▶ TASK OBJECTIVE
From the first line to the last, repeat the data exactly but leave out the pictures.

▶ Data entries
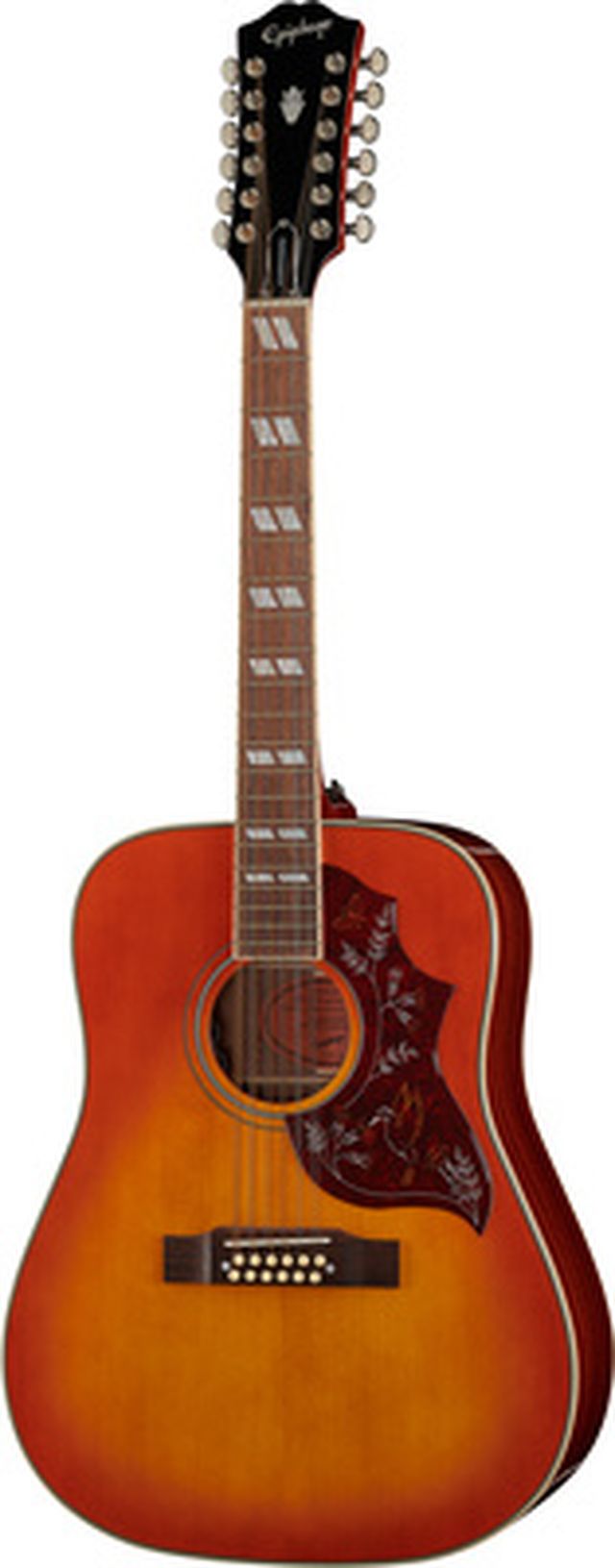 Epiphone Hummingbird 12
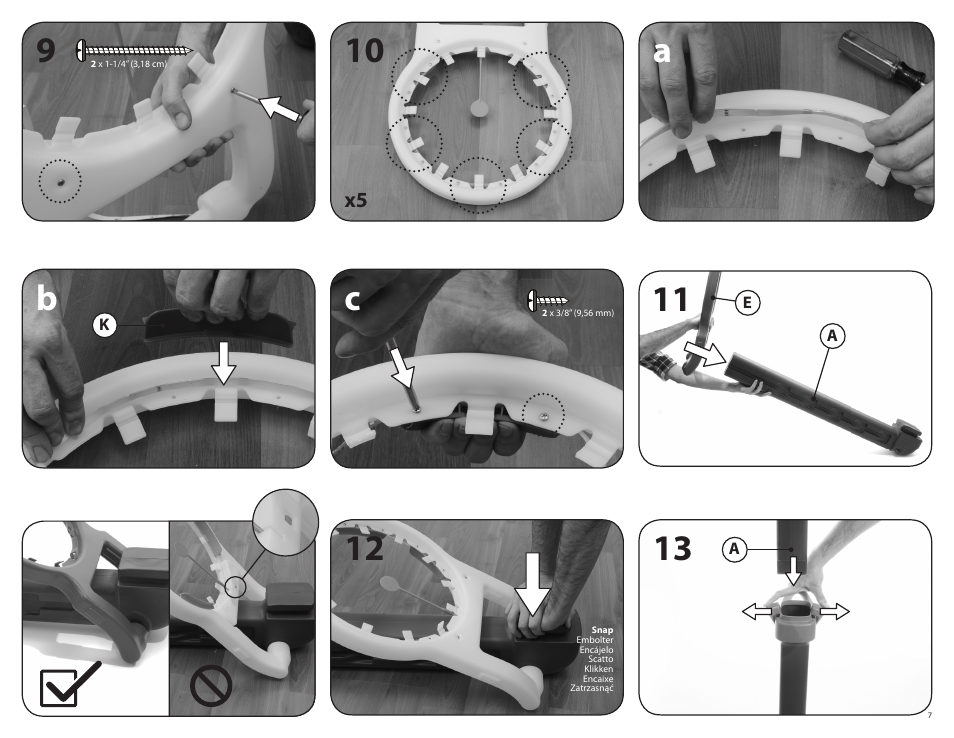 Step2 Light-It-Up Pro Basketball Set User Manual | Page 7 / 9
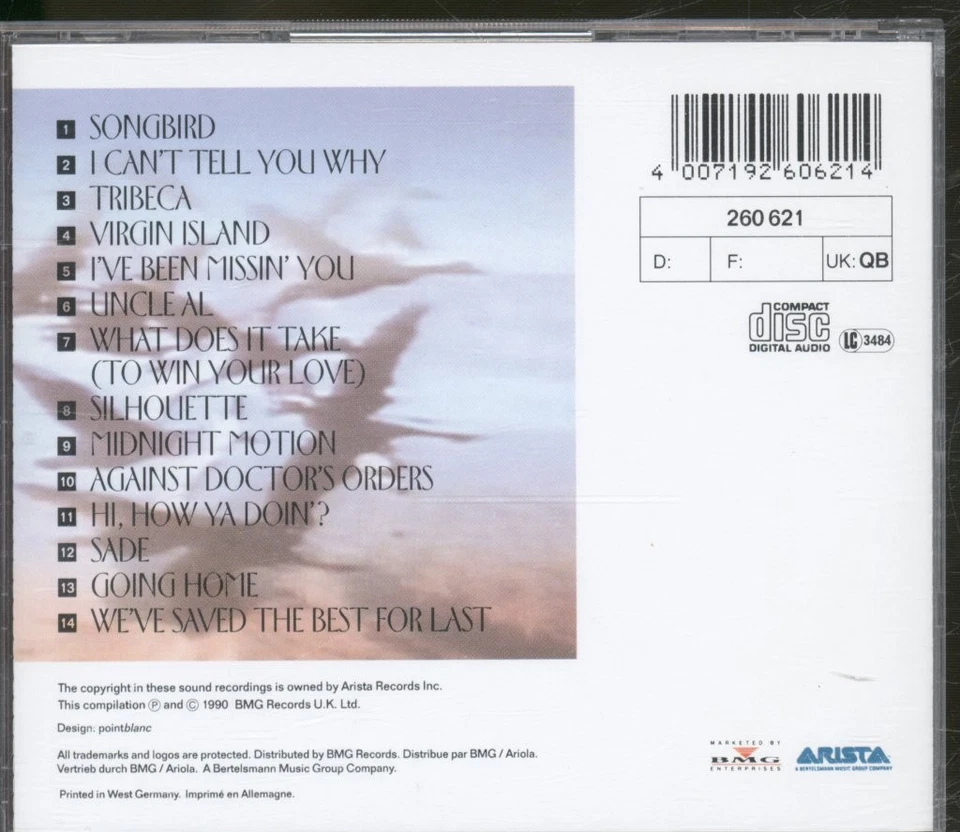 Kenny G Montage CD Europa Arista 260621 - Bild 2 von 2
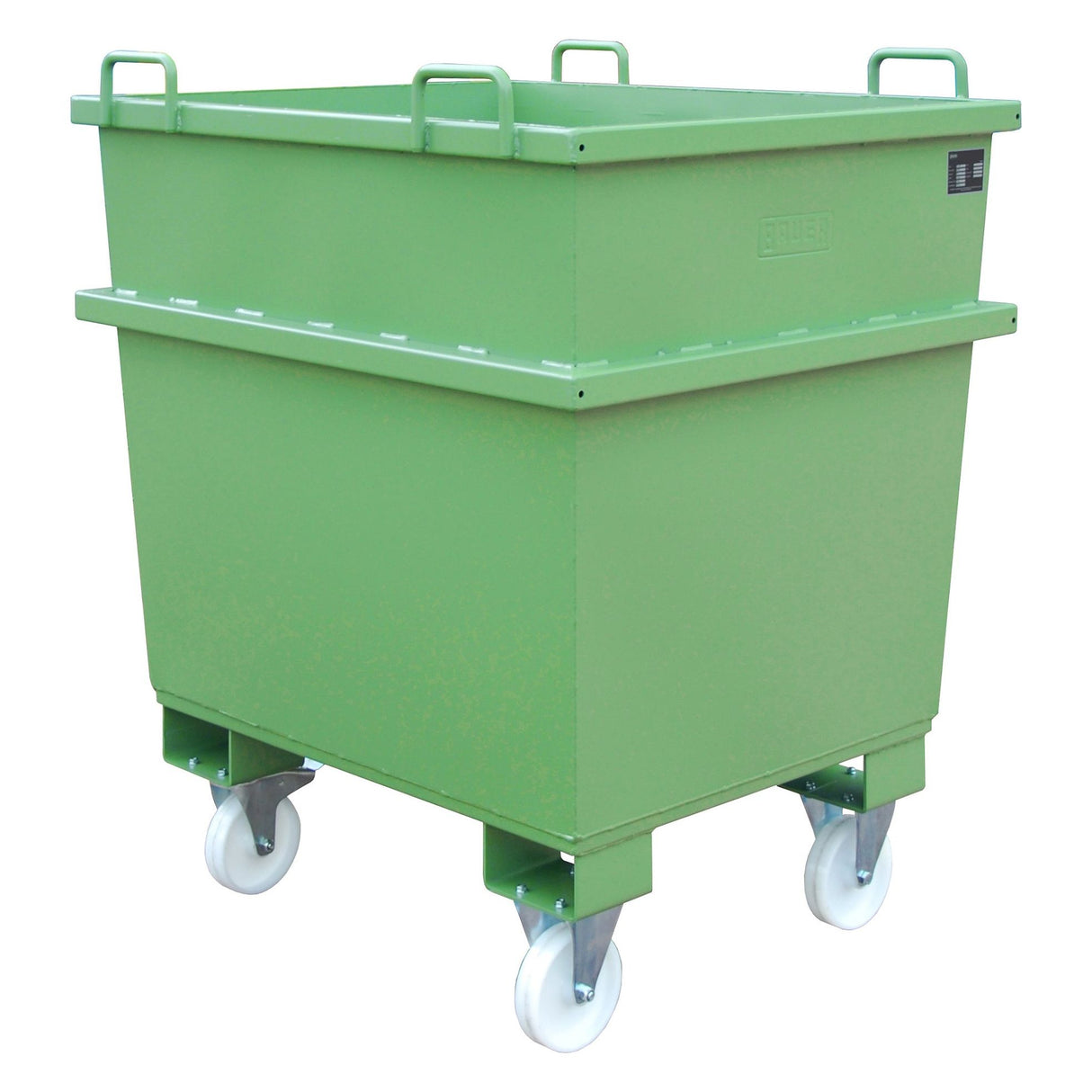 BAUER Südlohn Universalcontainer Typ UC 1000 RAL 6011 Resedagrün - Art.-Nr. 4472-07-0000-4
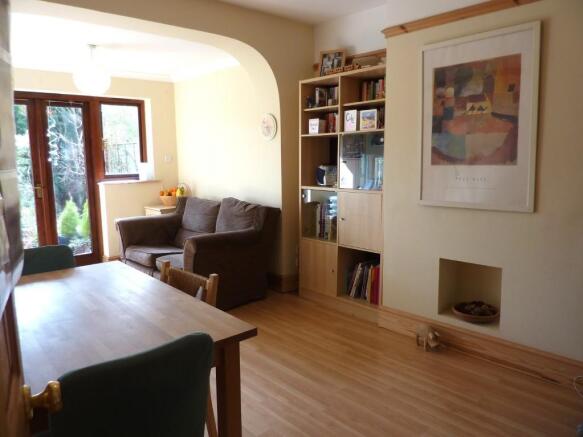 Dining/sitting room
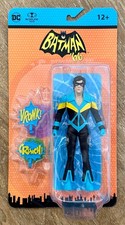 McFarlane DC Retro Batman '66 Nightwing 6 Inch Figure NEW MOC Comic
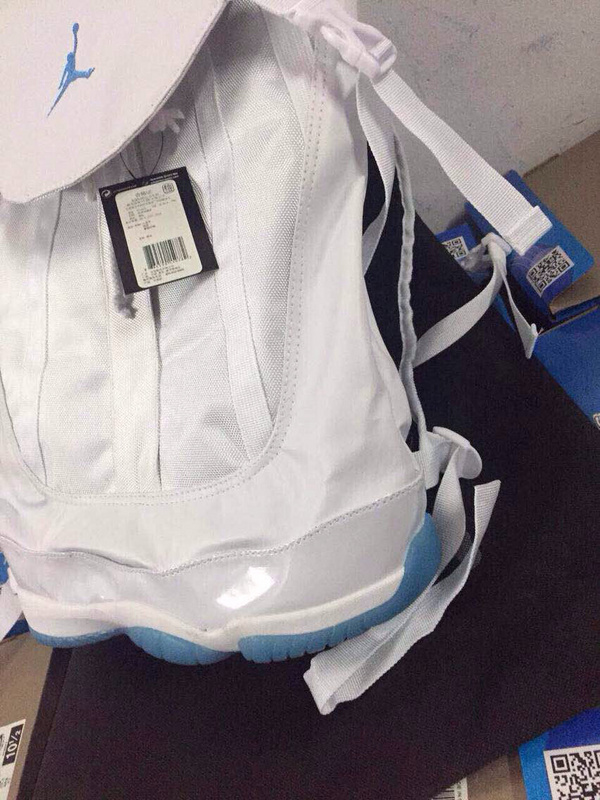 Super Max Jordan XI Legend Blue Backpack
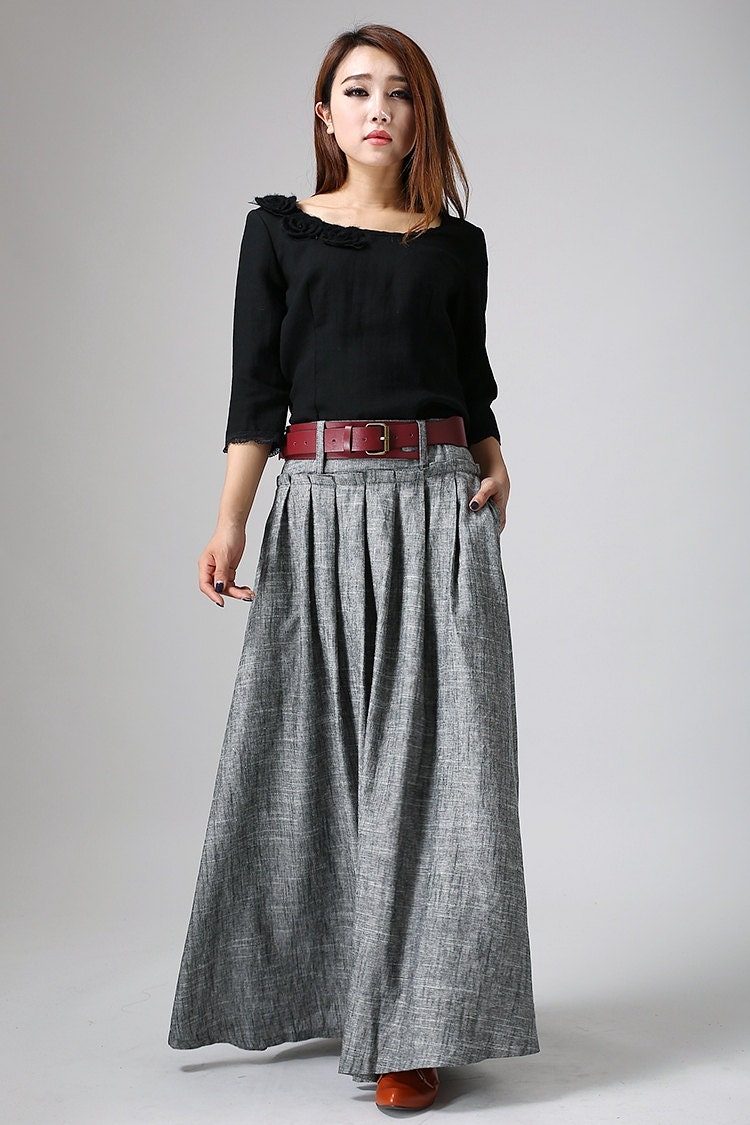 Women Linen Skirt 99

▶ SOLUTION FOR THIS PROBLEM
 Epiphone Hummingbird 12
 Step2 Light-It-Up Pro Basketball Set User Manual | Page 7 / 9
 Kenny G Montage CD Europa Arista 260621 - Bild 2 von 2
 BAUER Südlohn Universalcontainer Typ UC 1000 RAL 6011 Resedagrün - Art.-Nr. 4472-07-0000-4
 Dining/sitting room
 McFarlane DC Retro Batman '66 Nightwing 6 Inch Figure NEW MOC Comic
 Super Max Jordan XI Legend Blue Backpack
 Women Linen Skirt 99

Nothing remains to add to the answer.